The newer salesmanship, understanding the group structure of society and principles of mass psychology, would first ask: “Who is it that influences the eating habits of the world?”
The answer, obviously, is: “The physicians.”
The new salesman will then suggest to physicians to say publicly that it is wholesome to eat bacon.
4. Politicians Use Propaganda to Sway Gullible Masses
The masses don’t have any great wisdom.
They follow their leaders and those who are better placed at influencing and persuading them.
Writes Bernays:
Given our present political conditions under which every office seeker must cater to the vote of the masses, the only means by which the born leader can lead is the expert use of propaganda.
Also, read:
Manipulation: Techniques, Strategies, & Ethics
5. … And Big Business Started Doing The Same
Edward Bernays says that businesses have been more and more employing propaganda tactics.
And big businessmen are more and more performing on the public stage not out of genuine beliefs, but to drive sales.
He says (edited for brevity):
The successful businessman today apes the politician.
He has adopted the glitter and the ballyhoo of the campaign with sideshow, annual dinners that are a compendium of speeches, flags, stateliness, and pseudo-democracy slightly tinged with paternalism.
Also see:
6. Corporations Manipulate Public & Employees
Propaganda might as well be the very first great career advice text.
Edward Bernays was way ahead in his understanding of the Machiavellian games that HR and bosses play:
On occasion he doles out honors to employees, much as the republic of classic times rewarded its worthy citizens.
But these are merely the sideshows, the drums, of big business, by which it builds up an image of public service, and of honorary service. (..) Business stimulates loyal enthusiasms on the part of directors, the workers, the stockholders and the consumer public.
It is one of the methods by which big business performs its function of making and selling products to the public.
(But) The real work and campaign of business consists of intensive study of the public, the manufacture of products based on this study, and exhaustive use of every means of reaching the public.
Yep, couldn’t agree more.
See again a modern analysis of these same principles:
7. It’s Not About Pleasing The Public But About Swaying It
There are some parts of Propaganda that feel so prescient and so befitting of Trump’s administration that you might think it was written today:
The important thing for the statesman of our age is not so much to know how to please the public, but to know how to sway the public.
In theory, this education might be done by means of learned pamphlets explaining the intricacies of public questions. In actual fact, it can be done only by meeting the conditions of the public mind, by creating circumstances which set up trains of thought, by dramatizing personalities, by establishing contact with the group leaders who control the opinions of the publics.
8. How Politicians Use Propaganda
Imagine that a politician wants to lower tariffs.
The poor way of swaying the public would be to tell people to vote for him because he’ll lower tariffs and that decreases prices for everyone.
This is how a proper propagandist would approach the issue instead:
- Don’t tell people low tariffs are good but create conditions that make his point dramatic and self-evident
- Stage a low-tariff exhibition simultaneously in twenty cities
- Have prominent men and women open the exhibitions
- Organize groups whose interests are especially affected by the high cost of living to spread the word
- Dramatize the issue (ie.: have prominent men boycott woolen clothes and go to important functions in cotton suits until the wool import fee was reduced)

+ + + + +

- [Exercise set]:
A - Answer from the Bernays excerpt:
(i) Who influences the eating habits of the world?
(ii) Whom does the successful businessman today ape?
(iii) In how many cities would the low-tariff exhibition be staged simultaneously?
B - Copy the Bernays excerpt word for word, from "(But) The real" up to and including "reaching the public.".
The lines have no connection to the Bernays excerpt.

- [Data segment]:
+ + + + +

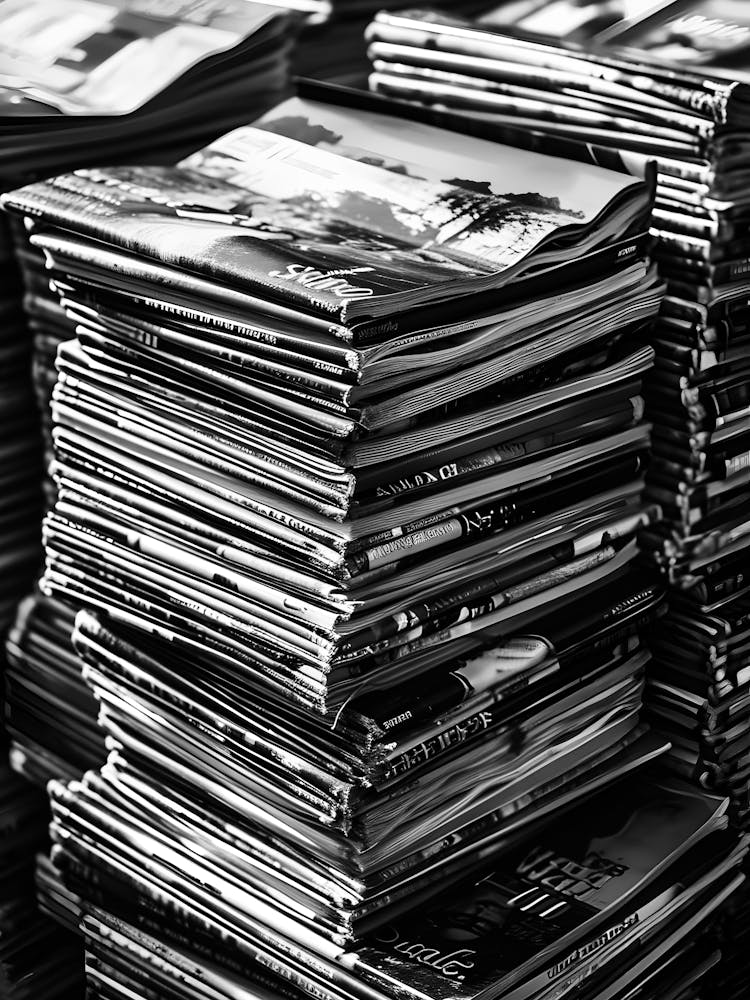 Stack Of Magazines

+ + + + +

- [Answers to each task]:
A -
(i) The physicians.
(ii) The politician.
(iii) Twenty.

B -
(But) The real work and campaign of business consists of intensive study of the public, the manufacture of products based on this study, and exhaustive use of every means of reaching the public.